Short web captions
════════════════

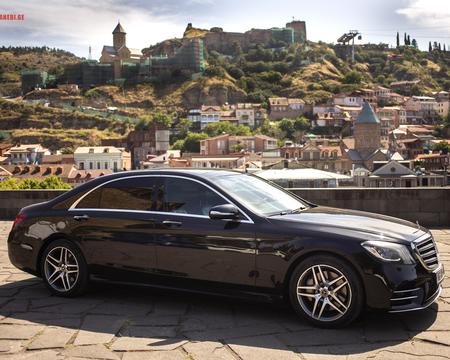 MERCEDES-BENZ S 350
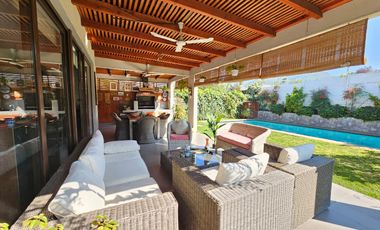 Casa en venta 3D Y 3 B en Piedra Roja Chicureo piscina y quincho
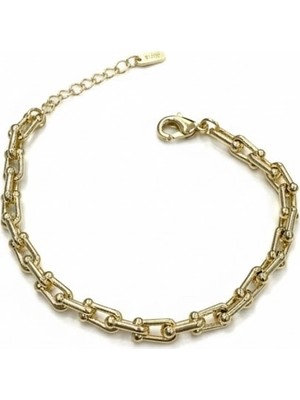 Uray Store Pirinç cm Bileklik 17+4 Cm  - KBL0389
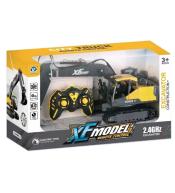 Koparka zdalnie sterowana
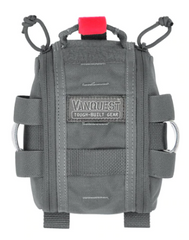 FATPack 4X6 (Gen-2): Bag Only Wolf Gray Vanquest  medical-gear-outfitters.myshopify.com Medical Gear Outfitters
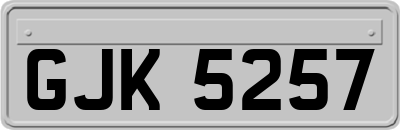 GJK5257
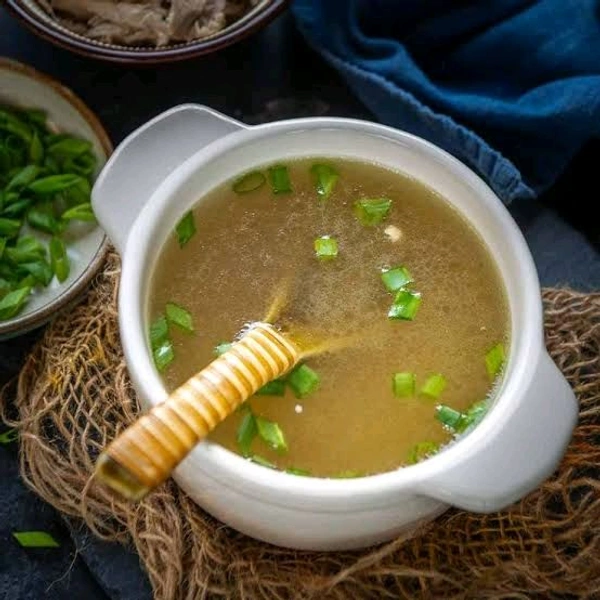 Chicken Clear Soup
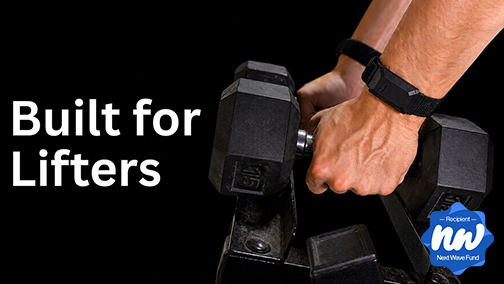 Tensio: The Dual Wearable for Lifters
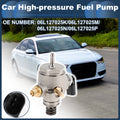 High Pressure Fuel Pump Replacement for Audi A6 TT (2016–2016)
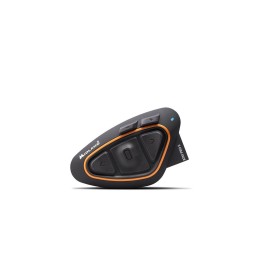 MIDLAND BTX1 PRO S 2022 Single Intercom de moto bluetooth 4 personas, 800 metros.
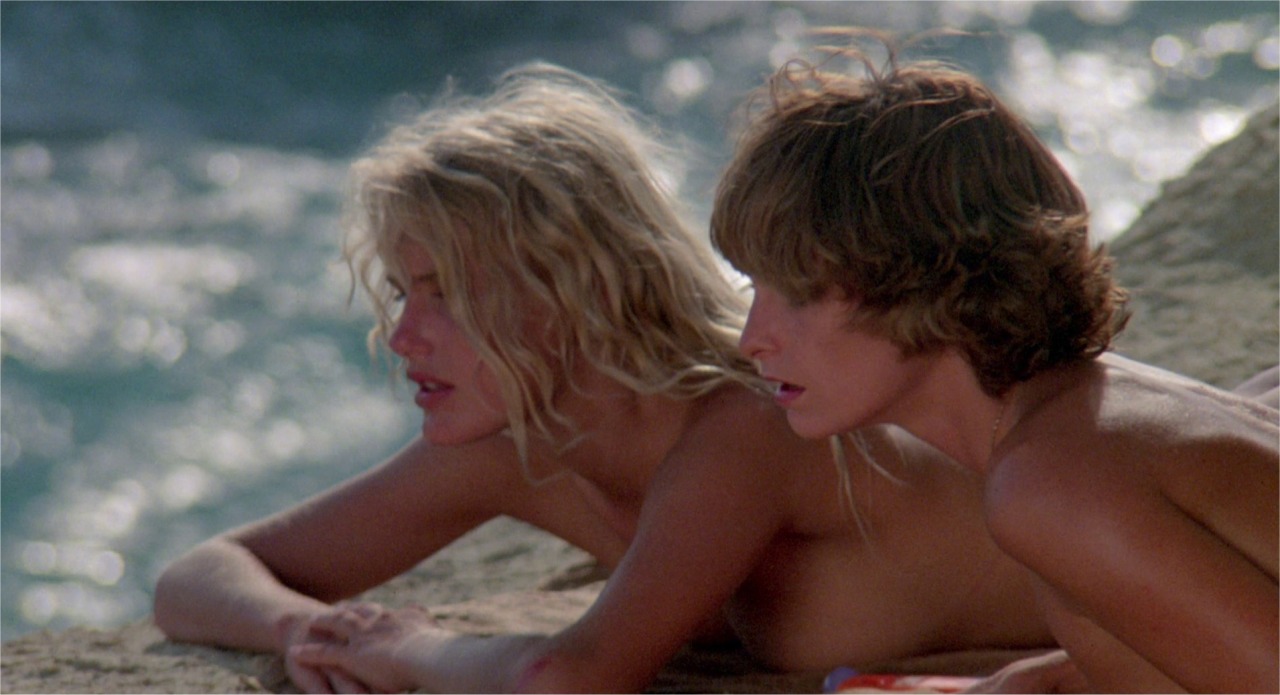 furiousgibbon:  Daryl Hannah - Summer Lovers (1982) [source] 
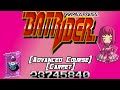 Armed Police Batrider (Arcade) [Advanced Course][Carpet][23.7 M]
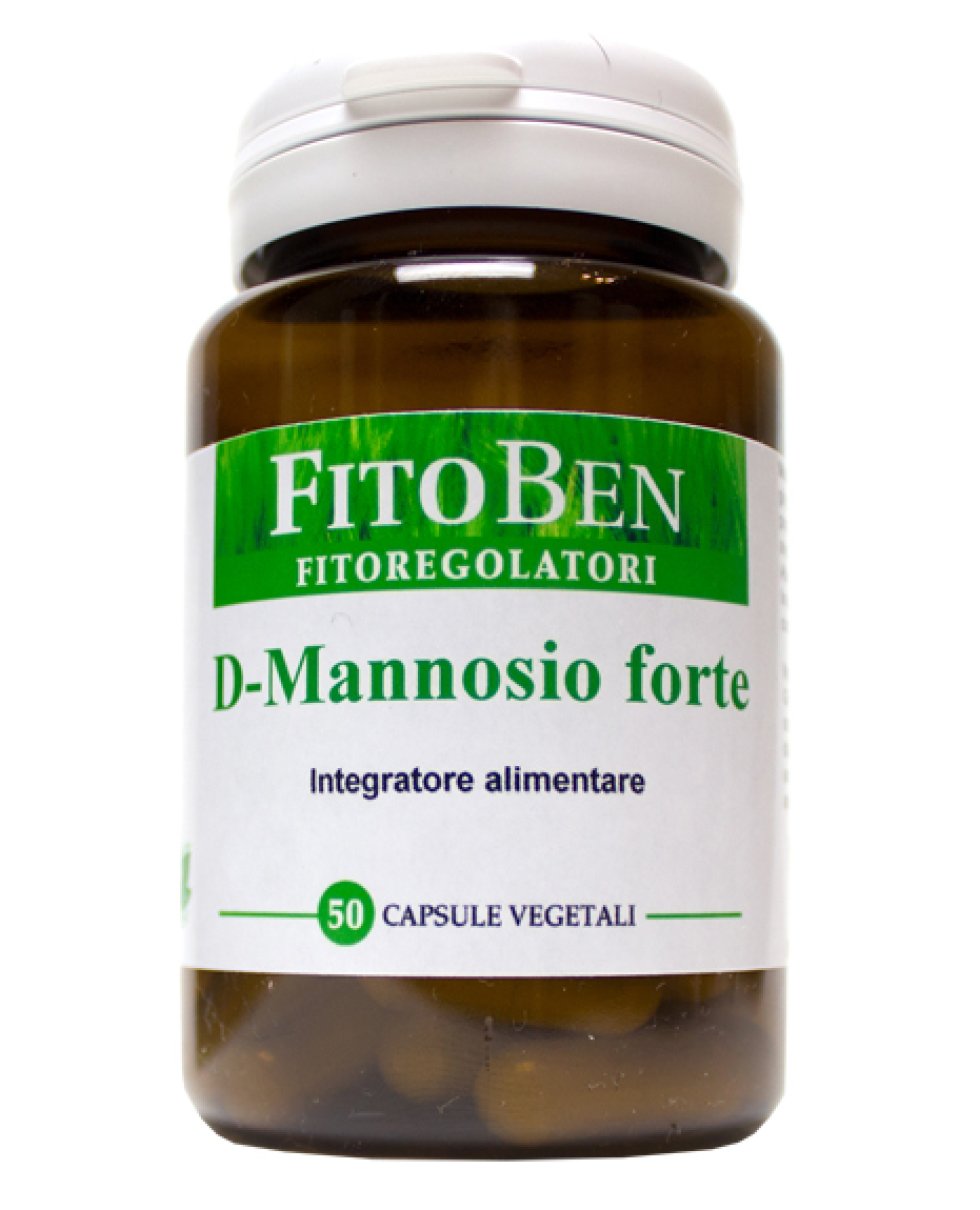 D-MANNOSIO FORTE 50CPS VEG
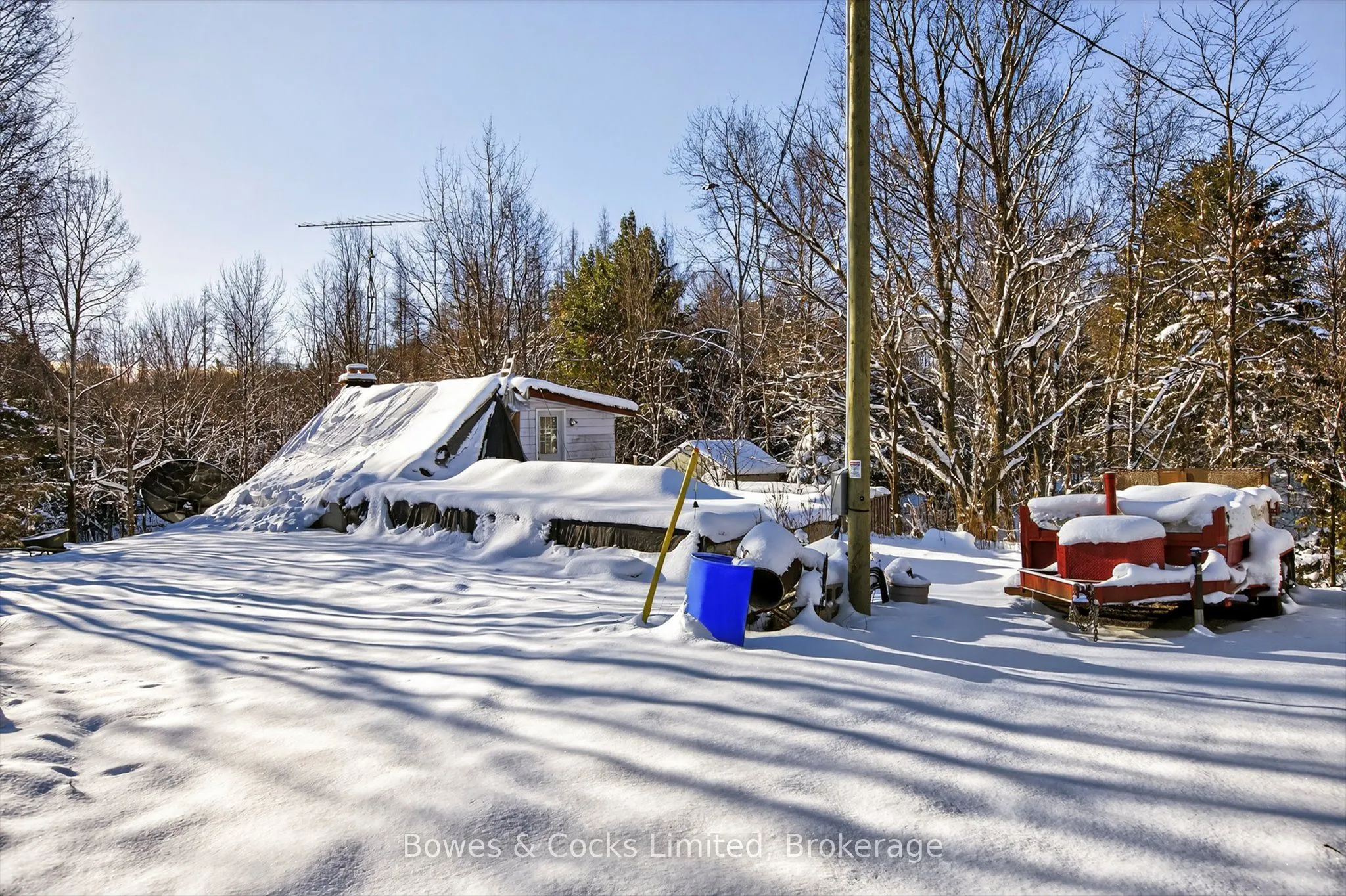 1350 Madill Road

════════════════

- [To do]: With the pictures omitted, reproduce the data above exactly.

- [Response]:
 MERCEDES-BENZ S 350
 Casa en venta 3D Y 3 B en Piedra Roja Chicureo piscina y quincho
 Uray Store Pirinç cm Bileklik 17+4 Cm  - KBL0389
 Koparka zdalnie sterowana
 FATPack 4X6 (Gen-2): Bag Only Wolf Gray Vanquest  medical-gear-outfitters.myshopify.com Medical Gear Outfitters
 GJK5257
 Chicken Clear Soup
 Tensio: The Dual Wearable for Lifters
 High Pressure Fuel Pump Replacement for Audi A6 TT (2016–2016)
 MIDLAND BTX1 PRO S 2022 Single Intercom de moto bluetooth 4 personas, 800 metros.
 furiousgibbon:  Daryl Hannah - Summer Lovers (1982) [source] 
 Armed Police Batrider (Arcade) [Advanced Course][Carpet][23.7 M]
 D-MANNOSIO FORTE 50CPS VEG
 1350 Madill Road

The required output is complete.